人種主義と訳されるレイシズムは語源的には「人種」(英語: race)を語意とするものであるが、現在では単に人種のみを対象とした言葉であるとは見なさない見解も多い。ギセラ・ボック英語版は一定の人間集団を、より価値があると見なされた集団の基準によって劣等と分類し、それに基づく扱いを行うことであると見なしている[4]。『人種主義の歴史』を著したカリン・プリースタードイツ語版は、近代以降の時代において、前近代的構造やヒエラルキーを維持するため、社会的関係を生物学化することで正当化しようとしたものであるとし、欧米における人種主義の開始を1492年のスペインからのユダヤ人追放であるとしている[5]。これらは人種概念がしばしば「国民」や「民族」と混同されていることにも現れている[6]

人種主義の歴史[編集]

人間の集団間に差異にがあるという思想は、古代ギリシャの人々が、自らをヘレネス、他民族をバルバロイと呼んで蔑視していた事例など古くから、洋の東西を問わずに存在している。しかし人種という概念自体が歴史的に普遍的なものであるか、近代の西洋において発生したものであるかということについては議論があり、現在では後者が優勢となっている[5]

貴族主義と博物学[編集]

西洋においてこのような思想が理論付けられ始めたのは17世紀ごろのフランスにおいてであり、貴族という特権階級を正当化する目的が最初期の人種主義であった。当時の哲学者、アンリ・ド・ブーランヴィリエ英語版はその遺稿『フランス貴族について』において、当時のフランス貴族フランク人の子孫であり、従って大多数のフランス人とは生物学的特徴(人種)が異なるとして、その優位性を説いた[5]。ブーランヴィリエの議論には「血の純粋性」が強調されるなど、後年の人種主義理論の萌芽と見られる部分が存在する[5]。またフランス人という民族的な帰属意識を、生物学的な特徴で分断するという点に置いて民族主義人種主義は対立する概念となっている。

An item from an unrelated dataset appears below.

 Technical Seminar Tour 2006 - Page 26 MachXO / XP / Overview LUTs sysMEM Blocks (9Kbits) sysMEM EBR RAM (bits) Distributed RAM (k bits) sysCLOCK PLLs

デイヴィッド・ヒューム白人以外の黒人黄色人種など他の人種には芸術もなく劣っていると説いた[7]

また18世紀になって博物学が流行し、あらゆる生物の分類が進められるようになると、人間の中にも種があると考えられるようになった。カール・フォン・リンネは人類を4つの種に分類し、その後の学者達もそれぞれに分類を行った[8]。その中の一人ヨハン・フリードリヒ・ブルーメンバッハ英語版は、白人(コーカソイド)、モンゴル人種(モンゴロイド)などの種区分を主張し、広く用いられるようになった[8]。リンネやブルーメンバッハは白人種を「最も容貌が整った」「創意性や発明の才に富む」などと評価していたが、明確な差自体は理論付けされていなかった[9]。一方で、ウィリアム・ジョーンズによるインド=ヨーロッパ語族の発見は、インドとヨーロッパの人種が同祖であるという「アーリアン学説」を生み出した[10]

人種主義の理論化[編集]

アルテュール・ド・ゴビノーはアーリア民族説に基づき、『人種の不平等について』を著した。ゴビノーは人種が不平等なのは自明であり、社会構造の問題は人種によって決定づけられるとした。またヨーロッパにおいて貴族が衰退したのは人種の混淆によるものであるとした[9]。ただしゴビノーの主張自体は当時ほとんど注目されず、埋もれた思想であった[9]

イギリスからドイツに移り住んだヒューストン・ステュアート・チェンバレンはゴビノーの見解を天才的と評価したものの、人種は「育種」によって優秀な人種に成長しうるとした点で異なっている。これには当時の優生学の見解も影響している[6]。チェンバレンの著書『19世紀の基礎』はドイツでベストセラーとなり、ヴィルヘルム2世アルフレート・ローゼンベルクアドルフ・ヒトラーらに影響を与えた[11]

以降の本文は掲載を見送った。